>> BEGIN Supplied data

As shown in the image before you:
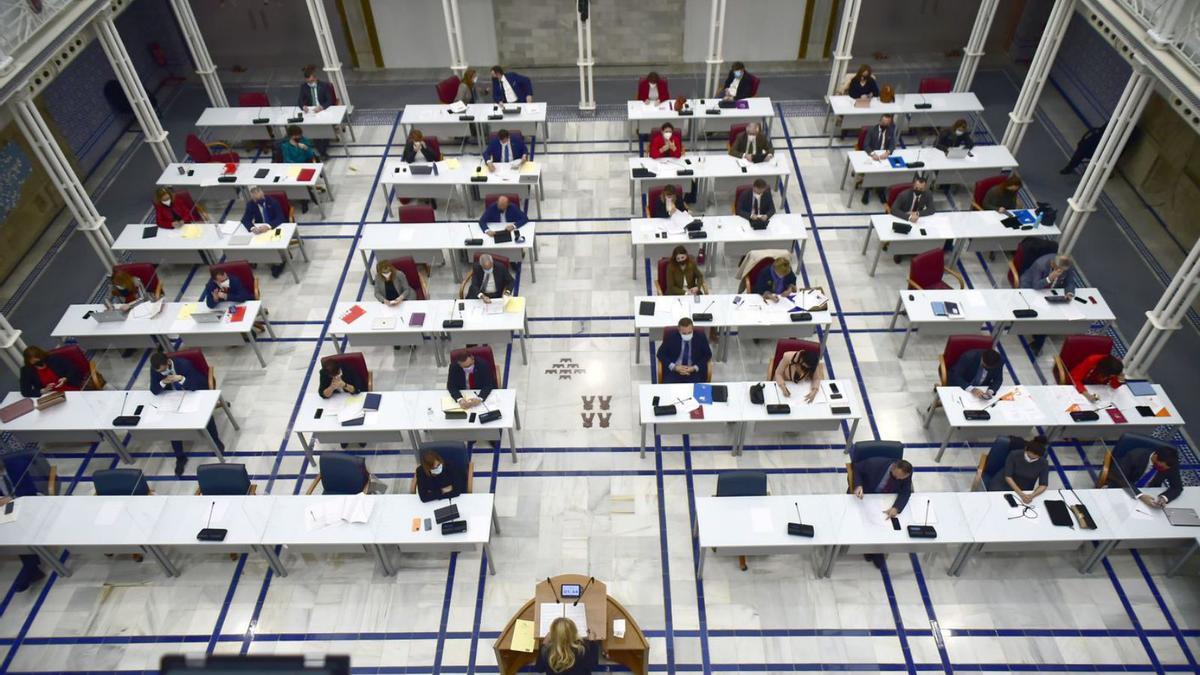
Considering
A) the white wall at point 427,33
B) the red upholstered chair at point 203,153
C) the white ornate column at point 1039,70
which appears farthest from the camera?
the white wall at point 427,33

>> END Supplied data

Output the data above as a Markdown table with the columns "Row" and "Line", numbering each non-blank line in order. Skip blank lines and leave out the picture.

Solution to the exercise:
| Row | Line |
|---|---|
| 1 | As shown in the image before you: |
| 2 | Considering |
| 3 | A) the white wall at point 427,33 |
| 4 | B) the red upholstered chair at point 203,153 |
| 5 | C) the white ornate column at point 1039,70 |
| 6 | which appears farthest from the camera? |
| 7 | the white wall at point 427,33 |